Les oiseaux me narguent de leur liberté. Hier j’ai vu les premières bergeronnettes. On les appelle aussi Hochequeues, en patois jurassien « remua cova », « remue queue ». Joli, non ?  Elles ramassent quelques brindilles çà et là, un peu d’herbe, pour préparer leur nid. Elles n’ont pas de montre ni de calendrier, mais elles savent bien que c’est le moment. 
Je regarde par la fenêtre. Le soleil a monté dans le ciel. Il est en face de moi maintenant.  La bise agite les grands arbres.

Je suis aux arrêts domiciliaires. Comme une bonne partie de l’humanité.  On ne m’a pas mis de bracelet électronique. Pas encore. J’ai droit à une heure de promenade par jour, comme les prisonniers. En italien on dit : « une heure d’air ».  Je trouve que c’est l’expression la plus juste. Une heure pour respirer le monde, aspirer sa substance, une heure pour ne pas oublier comment est la vie  dehors. Et puis la porte se referme. Comme sur les prisonniers.

Le microbien dictateur totalitaire, avec son nom de cours de latin, avec son pseudo qui pue le laboratoire clandestin, nous a bien possédés. Plus fort que les méchants de James Bond, il s’est emparé du monde entier, en secret, invisible et sournois. Et il ne nous lâche pas. Il se promène à sa guise, de Chine en Italie, de France en Espagne, en Amérique, en Afrique.
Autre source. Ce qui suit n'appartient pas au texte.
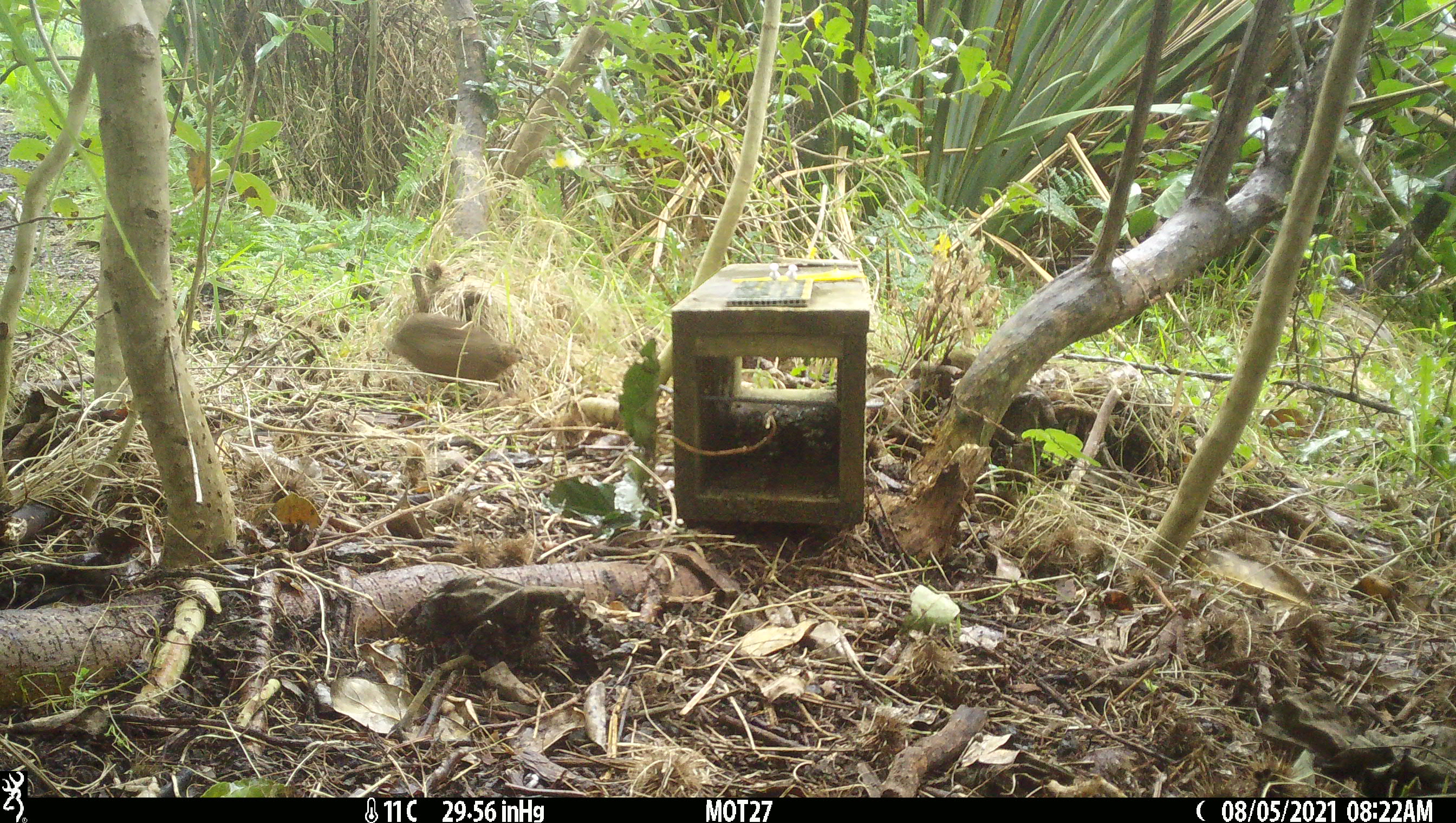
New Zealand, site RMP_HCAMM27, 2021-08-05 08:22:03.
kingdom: Animalia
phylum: Chordata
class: Aves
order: Galliformes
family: Phasianidae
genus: Synoicus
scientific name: Synoicus ypsilophorus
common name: brown quail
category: quail brown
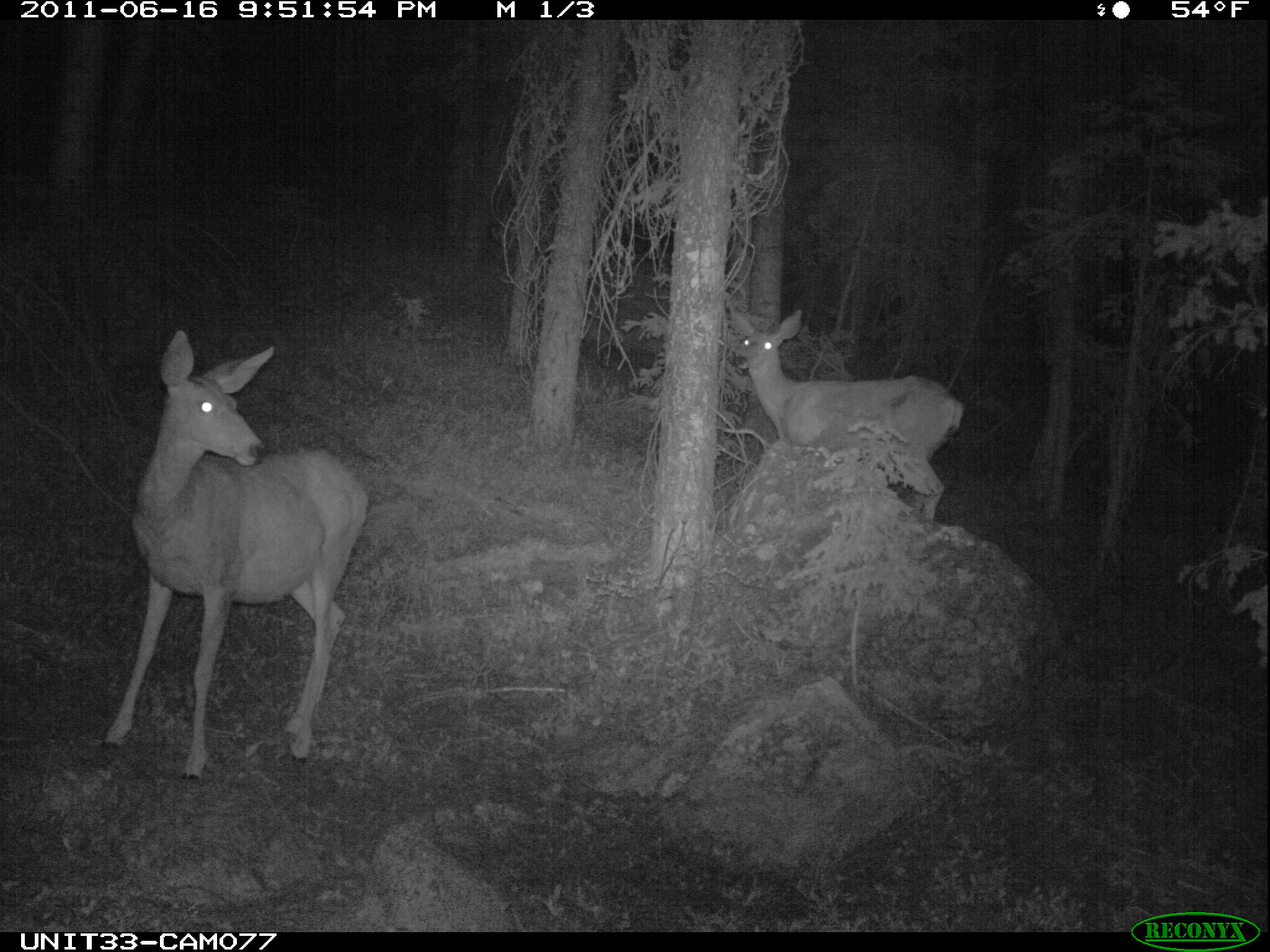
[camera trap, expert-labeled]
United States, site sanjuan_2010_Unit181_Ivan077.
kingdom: Animalia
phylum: Chordata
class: Mammalia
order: Artiodactyla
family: Cervidae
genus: Odocoileus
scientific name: Odocoileus hemionus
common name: mule deer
Odocoileus hemionus (mule deer).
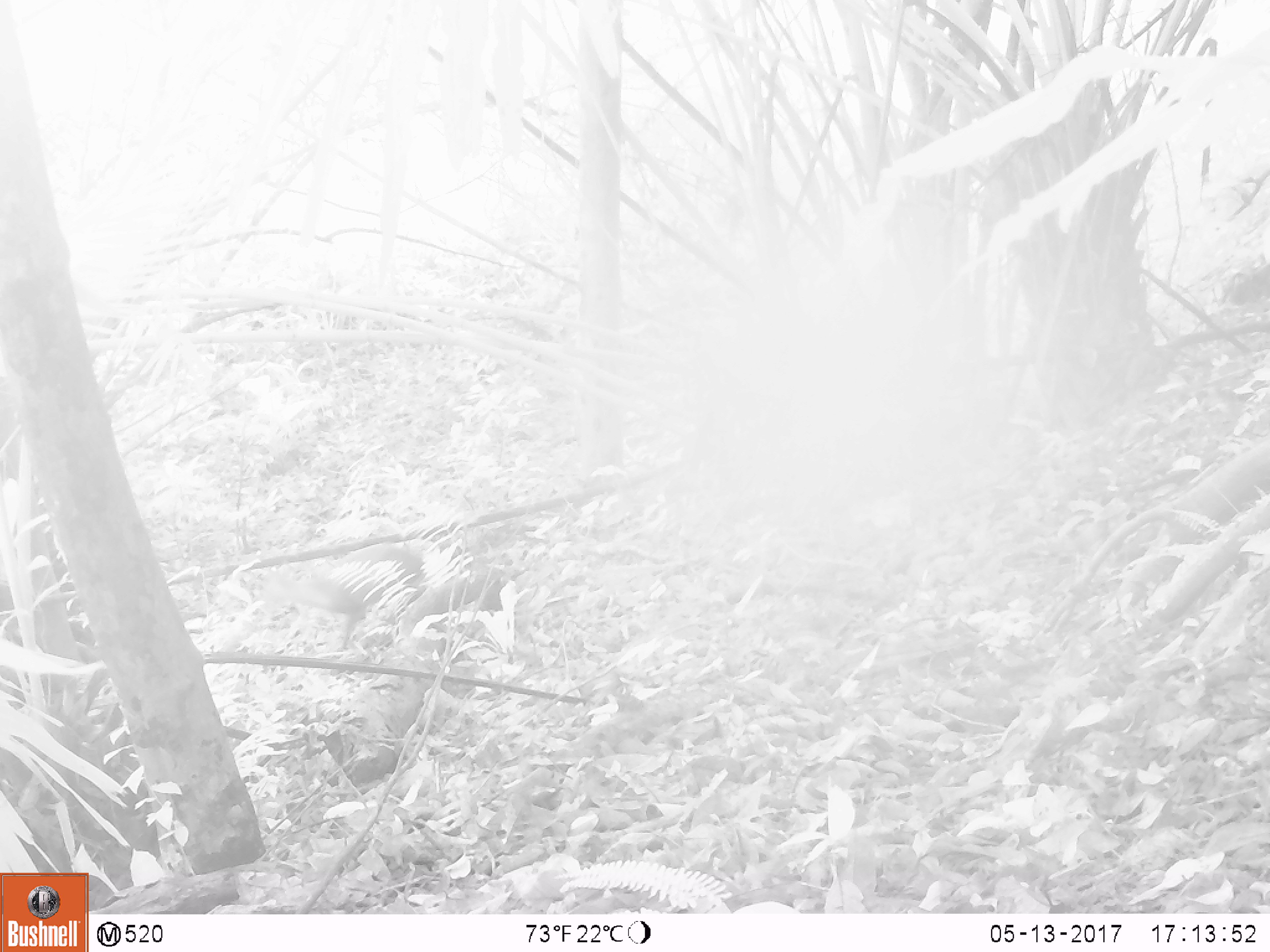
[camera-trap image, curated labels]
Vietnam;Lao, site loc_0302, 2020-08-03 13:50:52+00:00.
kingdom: Animalia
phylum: Chordata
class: Mammalia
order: Artiodactyla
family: Cervidae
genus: Muntiacus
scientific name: Muntiacus rooseveltorum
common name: roosevelt's muntjac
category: roosevelts muntjac group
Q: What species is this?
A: Roosevelts muntjac group (roosevelt's muntjac) (Muntiacus rooseveltorum).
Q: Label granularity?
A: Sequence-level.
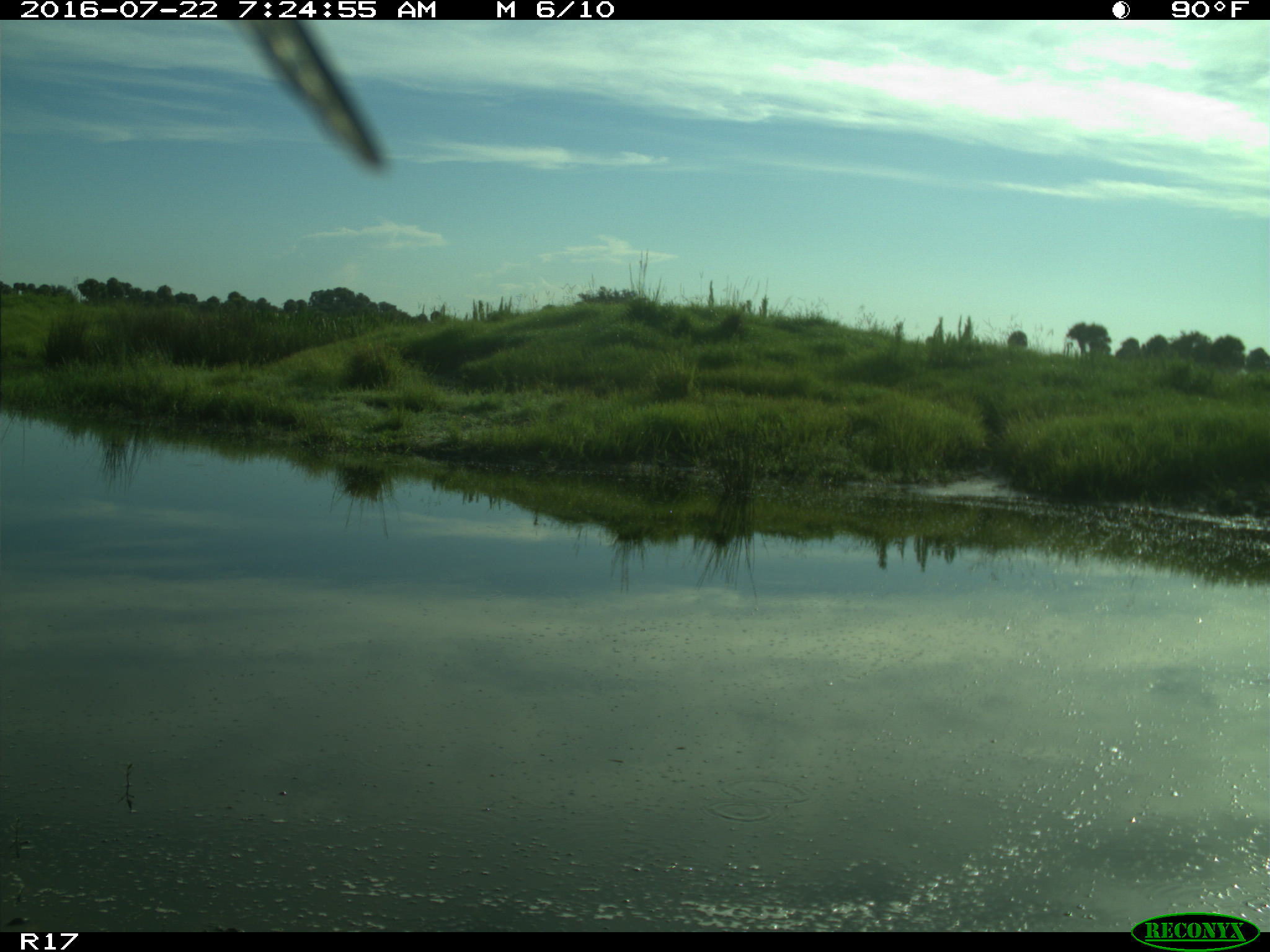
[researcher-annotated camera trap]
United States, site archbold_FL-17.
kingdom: Animalia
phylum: Chordata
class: Aves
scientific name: Aves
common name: birds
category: unidentified bird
Peut-être l’avons-nous bien aidé, avec nos avions, nos bateaux, nos camions, nos autos ? Nos cochons qu’on élève en France, qu’on tue en Pologne, découpe en Moldavie, emballe en Slovaquie avant qu’ils ne soient mangés  chez nous ? Avec nos montres de luxe vendues à des riches du monde entier qui font leur fortune sur le dos des plus exploités ? Avec nos tee-shirts à trois euros importés du Bangla Desh ? 
Victimes de notre propre liberté, que nous croyions sans contrainte, sans limite, et au fond, sans scrupules, garantie à vie si on est du bon côté de la médaille,  il nous remet à notre juste place. 

Je regarde par la fenêtre. 
La vie est là, simple et tranquille.